Yago Ravel, de 19 anos, era um soldado do Comando Vermelho (CV) e fazia parte do grupo armado que atuava na linha de frente da defesa do tráfico na região do Complexo do Alemão. Com cerca de 2,2 mil seguidores nas redes sociais, o traficante costumava ostentar fotos com motos de luxo (como BMWs), fuzis e cigarros de maconha. Seu corpo foi encontrado vestido com fardamento militar camuflado próximo ao local da decapitação.
A Certidão de Óbito e a Versão da Mãe
A certidão de óbito do jovem aponta a causa da morte como “secção medular cervical, múltiplos ferimentos cortantes e fraturas de ossos da face”. O atestado detalha ainda “ruptura do cabo cabeludo com secção medular e exposição do conteúdo encefálico”.

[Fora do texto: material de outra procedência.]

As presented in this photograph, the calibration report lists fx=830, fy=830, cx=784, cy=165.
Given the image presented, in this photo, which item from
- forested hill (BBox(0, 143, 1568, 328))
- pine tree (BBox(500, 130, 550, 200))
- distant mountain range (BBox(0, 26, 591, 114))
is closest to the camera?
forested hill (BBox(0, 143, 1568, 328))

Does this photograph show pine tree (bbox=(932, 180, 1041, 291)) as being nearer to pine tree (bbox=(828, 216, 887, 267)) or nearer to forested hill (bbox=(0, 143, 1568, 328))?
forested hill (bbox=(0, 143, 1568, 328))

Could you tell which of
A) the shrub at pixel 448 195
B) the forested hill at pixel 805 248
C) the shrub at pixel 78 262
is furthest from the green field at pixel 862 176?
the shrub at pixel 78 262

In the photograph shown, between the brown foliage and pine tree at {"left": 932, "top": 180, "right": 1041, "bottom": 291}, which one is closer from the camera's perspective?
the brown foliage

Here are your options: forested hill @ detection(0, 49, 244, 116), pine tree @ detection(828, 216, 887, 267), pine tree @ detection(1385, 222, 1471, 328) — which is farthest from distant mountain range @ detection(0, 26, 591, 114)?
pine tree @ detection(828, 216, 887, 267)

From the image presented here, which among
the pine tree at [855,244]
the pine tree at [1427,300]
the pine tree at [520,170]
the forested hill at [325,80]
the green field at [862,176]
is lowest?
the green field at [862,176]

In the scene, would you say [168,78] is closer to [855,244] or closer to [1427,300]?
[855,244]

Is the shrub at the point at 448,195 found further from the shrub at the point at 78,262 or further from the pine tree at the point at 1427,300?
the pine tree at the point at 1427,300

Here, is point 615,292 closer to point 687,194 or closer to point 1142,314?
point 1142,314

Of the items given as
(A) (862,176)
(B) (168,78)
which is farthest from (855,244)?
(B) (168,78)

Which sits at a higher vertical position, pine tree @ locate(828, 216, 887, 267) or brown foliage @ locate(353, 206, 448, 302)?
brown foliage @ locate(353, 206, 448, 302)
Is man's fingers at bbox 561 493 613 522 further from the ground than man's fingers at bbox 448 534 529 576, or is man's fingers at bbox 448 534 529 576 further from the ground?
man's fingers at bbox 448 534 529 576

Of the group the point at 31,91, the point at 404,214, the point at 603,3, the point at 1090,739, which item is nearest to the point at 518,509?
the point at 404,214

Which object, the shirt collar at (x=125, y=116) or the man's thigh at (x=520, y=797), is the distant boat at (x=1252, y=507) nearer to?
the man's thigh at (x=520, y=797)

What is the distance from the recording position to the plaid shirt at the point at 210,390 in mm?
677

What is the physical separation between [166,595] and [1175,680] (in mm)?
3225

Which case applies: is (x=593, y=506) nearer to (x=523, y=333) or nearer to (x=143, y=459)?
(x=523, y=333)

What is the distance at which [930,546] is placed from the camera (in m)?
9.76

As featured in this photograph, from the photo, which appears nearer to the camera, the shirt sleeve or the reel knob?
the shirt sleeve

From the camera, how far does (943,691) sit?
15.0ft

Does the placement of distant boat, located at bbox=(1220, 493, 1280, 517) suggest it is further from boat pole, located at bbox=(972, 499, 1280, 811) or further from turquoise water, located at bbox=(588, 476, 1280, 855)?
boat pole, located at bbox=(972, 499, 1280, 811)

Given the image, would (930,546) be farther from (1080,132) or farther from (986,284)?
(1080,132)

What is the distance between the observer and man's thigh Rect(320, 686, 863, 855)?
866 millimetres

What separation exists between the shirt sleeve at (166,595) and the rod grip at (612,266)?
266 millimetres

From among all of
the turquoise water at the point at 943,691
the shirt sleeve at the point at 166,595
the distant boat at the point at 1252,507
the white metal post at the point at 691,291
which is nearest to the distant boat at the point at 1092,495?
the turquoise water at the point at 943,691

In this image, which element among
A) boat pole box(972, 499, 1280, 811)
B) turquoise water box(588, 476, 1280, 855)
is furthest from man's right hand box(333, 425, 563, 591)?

Em um forte desabafo na frente do Instituto Médico Legal (IML), a mãe do traficante, Rakhel Rios, alegou que seu filho foi espancado antes de ser decapitado, afirmando que o corpo não apresentava marcas de tiros. “Cortaram a cabeça e botaram em uma estaca de troféu”, disse ela.
Contexto da Megaoperação
A ação conjunta das polícias do Rio de Janeiro e do Pará, considerada a mais letal da história fluminense, resultou na morte de 117 suspeitos e na prisão de 83. Quatro policiais (dois do Bope e dois da Polícia Civil) também morreram na megaoperação.